### What is asked:
Print out each entry below exactly, please.

______________________________

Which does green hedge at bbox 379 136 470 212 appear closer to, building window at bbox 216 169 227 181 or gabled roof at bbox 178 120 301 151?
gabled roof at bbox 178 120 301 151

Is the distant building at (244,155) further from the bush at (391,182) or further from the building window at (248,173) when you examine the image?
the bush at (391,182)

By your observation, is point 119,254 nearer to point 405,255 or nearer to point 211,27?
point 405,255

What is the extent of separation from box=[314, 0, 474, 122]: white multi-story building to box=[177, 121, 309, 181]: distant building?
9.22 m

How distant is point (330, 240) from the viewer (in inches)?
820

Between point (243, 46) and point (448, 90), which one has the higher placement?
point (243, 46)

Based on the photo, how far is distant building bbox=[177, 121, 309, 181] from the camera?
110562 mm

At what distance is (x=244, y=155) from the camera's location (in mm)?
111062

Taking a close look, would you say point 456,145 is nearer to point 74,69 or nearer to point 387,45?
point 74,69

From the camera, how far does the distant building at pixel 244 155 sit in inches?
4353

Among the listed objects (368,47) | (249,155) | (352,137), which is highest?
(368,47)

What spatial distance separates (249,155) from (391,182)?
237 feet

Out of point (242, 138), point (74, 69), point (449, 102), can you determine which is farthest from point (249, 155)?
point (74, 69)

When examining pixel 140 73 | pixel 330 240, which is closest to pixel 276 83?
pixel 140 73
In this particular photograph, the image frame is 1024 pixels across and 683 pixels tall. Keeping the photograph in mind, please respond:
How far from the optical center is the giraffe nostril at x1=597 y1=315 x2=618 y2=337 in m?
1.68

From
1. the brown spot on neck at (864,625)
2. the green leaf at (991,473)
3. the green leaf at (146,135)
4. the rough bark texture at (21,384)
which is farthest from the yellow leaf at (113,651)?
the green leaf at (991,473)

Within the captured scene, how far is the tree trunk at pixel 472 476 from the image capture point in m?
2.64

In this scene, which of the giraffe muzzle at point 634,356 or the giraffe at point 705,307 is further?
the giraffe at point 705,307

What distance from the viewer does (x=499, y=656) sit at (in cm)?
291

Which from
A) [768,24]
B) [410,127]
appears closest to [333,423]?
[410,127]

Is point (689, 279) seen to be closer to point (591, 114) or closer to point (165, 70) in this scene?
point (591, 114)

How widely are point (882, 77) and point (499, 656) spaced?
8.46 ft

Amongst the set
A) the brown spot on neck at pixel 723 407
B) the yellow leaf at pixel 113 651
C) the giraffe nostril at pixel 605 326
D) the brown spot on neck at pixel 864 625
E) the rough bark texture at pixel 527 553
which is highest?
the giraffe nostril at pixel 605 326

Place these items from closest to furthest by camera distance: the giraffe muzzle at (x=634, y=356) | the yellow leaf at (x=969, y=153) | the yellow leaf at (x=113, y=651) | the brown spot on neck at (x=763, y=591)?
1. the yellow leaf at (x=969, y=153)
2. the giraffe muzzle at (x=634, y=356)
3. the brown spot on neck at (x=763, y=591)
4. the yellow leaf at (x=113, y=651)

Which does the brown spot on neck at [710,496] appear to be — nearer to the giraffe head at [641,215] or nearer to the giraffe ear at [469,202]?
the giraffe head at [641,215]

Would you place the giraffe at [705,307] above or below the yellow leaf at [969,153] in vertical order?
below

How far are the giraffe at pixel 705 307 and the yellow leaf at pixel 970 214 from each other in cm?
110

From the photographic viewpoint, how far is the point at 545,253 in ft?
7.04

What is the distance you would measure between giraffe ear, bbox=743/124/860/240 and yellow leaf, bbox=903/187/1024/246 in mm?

______________________________

### Correct output:
Which does green hedge at bbox 379 136 470 212 appear closer to, building window at bbox 216 169 227 181 or gabled roof at bbox 178 120 301 151?
gabled roof at bbox 178 120 301 151

Is the distant building at (244,155) further from the bush at (391,182) or further from the building window at (248,173) when you examine the image?
the bush at (391,182)

By your observation, is point 119,254 nearer to point 405,255 or nearer to point 211,27?
point 405,255

What is the extent of separation from box=[314, 0, 474, 122]: white multi-story building to box=[177, 121, 309, 181]: distant building?
9.22 m

How distant is point (330, 240) from the viewer (in inches)?
820

Between point (243, 46) and point (448, 90), which one has the higher placement?
point (243, 46)

Based on the photo, how far is distant building bbox=[177, 121, 309, 181] from the camera?
110562 mm

At what distance is (x=244, y=155) from the camera's location (in mm)?
111062

Taking a close look, would you say point 456,145 is nearer to point 74,69 or nearer to point 387,45?
point 74,69

From the camera, how far does the distant building at pixel 244 155 sit in inches?
4353

Among the listed objects (368,47) | (249,155) | (352,137), which is highest?
(368,47)

What spatial distance separates (249,155) from (391,182)?
237 feet

Out of point (242, 138), point (74, 69), point (449, 102), can you determine which is farthest from point (249, 155)?
point (74, 69)

When examining pixel 140 73 | pixel 330 240, which is closest to pixel 276 83?
pixel 140 73
In this particular photograph, the image frame is 1024 pixels across and 683 pixels tall. Keeping the photograph in mind, please respond:
How far from the optical center is the giraffe nostril at x1=597 y1=315 x2=618 y2=337 in m?
1.68

From
1. the brown spot on neck at (864,625)
2. the green leaf at (991,473)
3. the green leaf at (146,135)
4. the rough bark texture at (21,384)
which is farthest from the yellow leaf at (113,651)?
the green leaf at (991,473)

Within the captured scene, how far is the tree trunk at pixel 472 476 from the image capture point in m?
2.64

In this scene, which of the giraffe muzzle at point 634,356 or the giraffe at point 705,307 is further?
the giraffe at point 705,307

What distance from the viewer does (x=499, y=656) sit at (in cm)?
291

Which from
A) [768,24]
B) [410,127]
appears closest to [333,423]?
[410,127]

Is point (689, 279) seen to be closer to point (591, 114) or closer to point (165, 70) in this scene?
point (591, 114)

How widely are point (882, 77) and point (499, 656) spaced?
8.46 ft

Amongst the set
A) the brown spot on neck at pixel 723 407
B) the yellow leaf at pixel 113 651
C) the giraffe nostril at pixel 605 326
D) the brown spot on neck at pixel 864 625
E) the rough bark texture at pixel 527 553
which is highest?
the giraffe nostril at pixel 605 326

Place these items from closest to furthest by camera distance: the giraffe muzzle at (x=634, y=356) | the yellow leaf at (x=969, y=153) | the yellow leaf at (x=113, y=651) | the brown spot on neck at (x=763, y=591)?
1. the yellow leaf at (x=969, y=153)
2. the giraffe muzzle at (x=634, y=356)
3. the brown spot on neck at (x=763, y=591)
4. the yellow leaf at (x=113, y=651)

Which does the brown spot on neck at [710,496] appear to be — nearer to the giraffe head at [641,215] or nearer to the giraffe ear at [469,202]?
the giraffe head at [641,215]

Would you place the giraffe at [705,307] above or below the yellow leaf at [969,153] in vertical order?
below

How far are the giraffe at pixel 705 307 and the yellow leaf at pixel 970 214 from each other in cm?
110

From the photographic viewpoint, how far is the point at 545,253 in ft?
7.04

What is the distance you would measure between giraffe ear, bbox=743/124/860/240 and yellow leaf, bbox=903/187/1024/246 in mm?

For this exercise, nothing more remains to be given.